# SOURCE PASSAGE
===============

Kanu was first arrested in 2015 under the administration of former Nigerian President Muhammadu Buhari.

He was subsequently granted bail in April 2017 and fled the country after an invasion of his home in Afara-Ukwu, near Umuahia, Abia State, by the Nigerian military in September 2017.

Kanu was re-arrested in Kenya and brought back to Nigeria in June 2021.

He was arraigned before the Federal High Court in Abuja on four charges of treasonable felony, conspiracy to commit treasonable felony, illegal importation of radio equipment, and defamation of former President Muhammadu Buhari.

The charges were later withdrawn by the former Attorney General of the Federation, Abubakar Malami, SAN, who replaced them with a fresh 14-count charge bordering on terrorism and membership in a proscribed group, among others.

The court, however, reduced the charges to seven.

The Court of Appeal sitting in Abuja on October 13, 2022, held that how Kanu was renditioned to the country violated the country’s extradition treaty and was also a breach of his fundamental human rights.

===============

(Stored records)
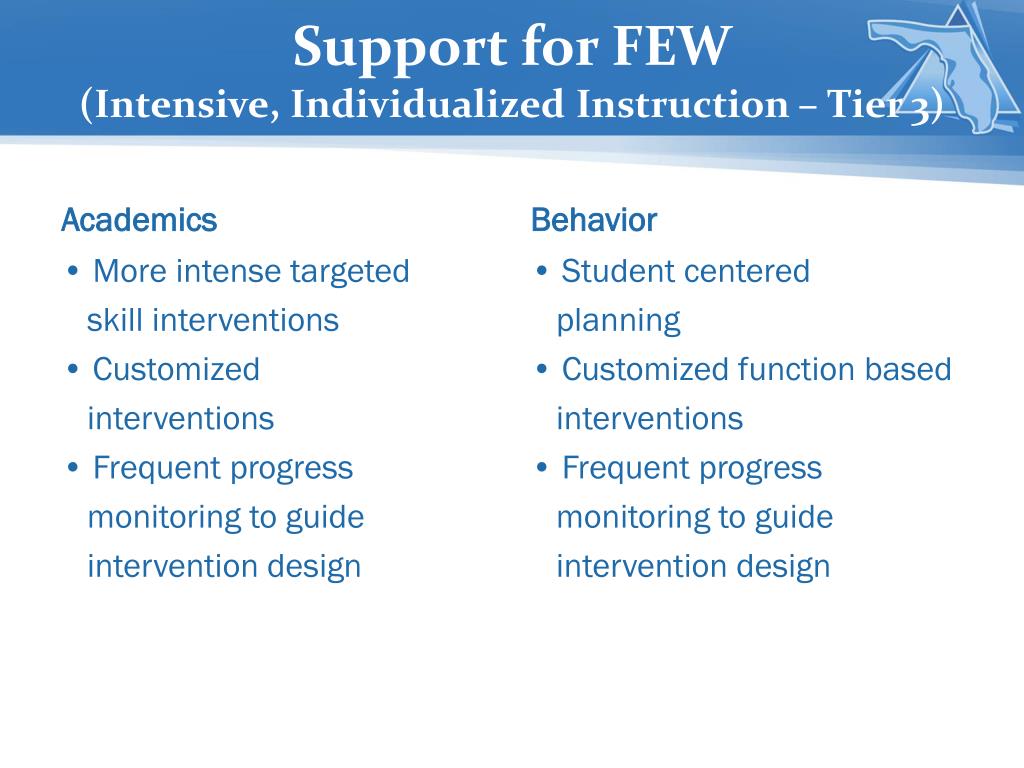 Support for FEW
(Intensive, Individualized Instruction – Tier 3)

Academics

• More intense targeted skill interventions
• Customized interventions
• Frequent progress monitoring to guide intervention design

Behavior

• Student centered planning
• Customized function based interventions
• Frequent progress monitoring to guide intervention design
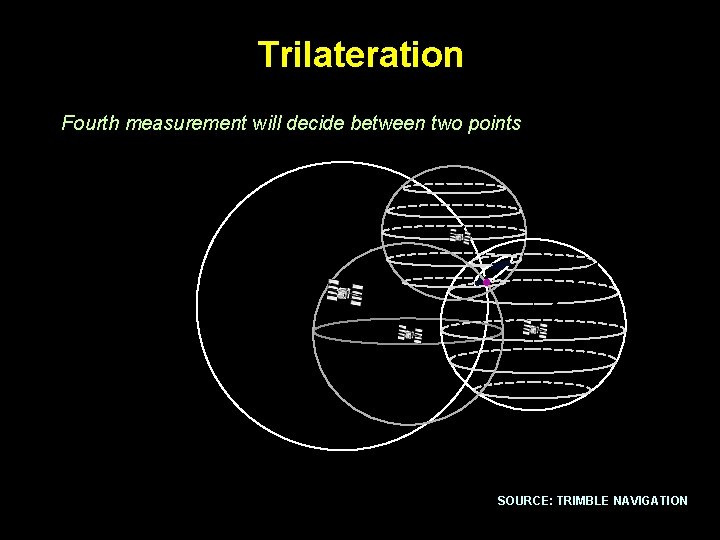 Trilateration

Fourth measurement will decide between two points

SOURCE: TRIMBLE NAVIGATION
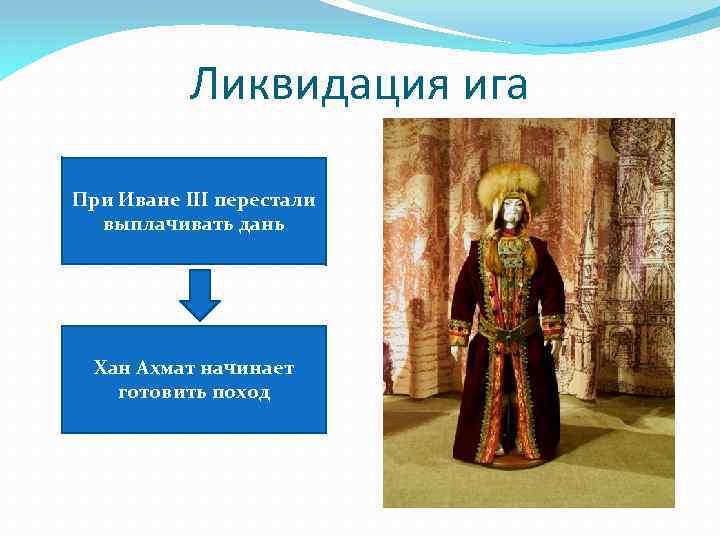 Ликвидация ига

При Иване III перестали выплачивать дань

Хан Ахмат начинает готовить поход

===============

# ACTIVITY LIST
**a)** According to the passage on Kanu's legal case, in which country was he re-arrested in 2021?
**b)** Pick up the passage on Kanu's legal case after its last sentence and extend it.
The listing has no part in any of this.

# WRITTEN ANSWERS
**a)** Kenya.

**b)**
The appellate court also struck out the terrorism charges filed against Kanu by the Nigerian government and ordered his release from the DSS facility.

The FG, through the office of the Attorney-General of the Federation, appealed the court ruling and subsequently obtained an order staying the execution of the court judgement at the Supreme Court.

Kanu, through his lawyers, filed an appeal against the stay of execution order at the apex court on November 3, 2022.

Displeased by the verdict of the appellate court, the FG filed an appeal at the Supreme Court.